▶ **Extracted data**:
%%

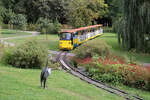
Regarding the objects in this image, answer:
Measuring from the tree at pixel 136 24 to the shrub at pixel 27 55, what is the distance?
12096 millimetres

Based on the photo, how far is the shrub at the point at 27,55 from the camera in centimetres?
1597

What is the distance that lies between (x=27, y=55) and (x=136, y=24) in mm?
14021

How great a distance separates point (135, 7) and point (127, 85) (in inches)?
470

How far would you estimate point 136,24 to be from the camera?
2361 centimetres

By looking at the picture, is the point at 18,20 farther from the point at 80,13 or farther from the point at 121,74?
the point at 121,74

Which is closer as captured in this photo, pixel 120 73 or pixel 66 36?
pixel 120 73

%%
%%

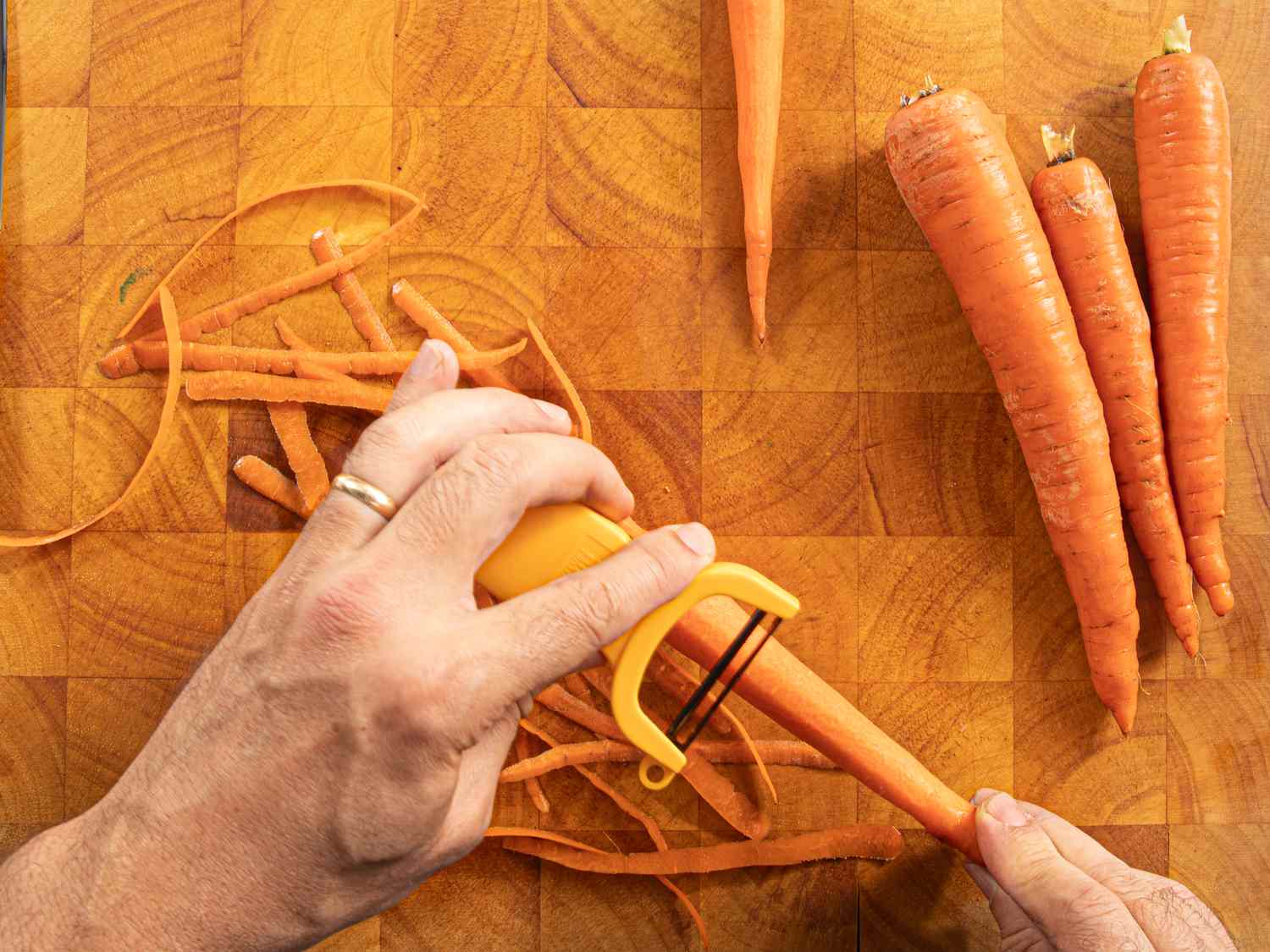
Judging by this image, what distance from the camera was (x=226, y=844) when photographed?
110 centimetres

%%

Print the stretch from the line containing "Judging by this" through the line containing "110 centimetres" without any changes.

Judging by this image, what distance from the camera was (x=226, y=844) when photographed?
110 centimetres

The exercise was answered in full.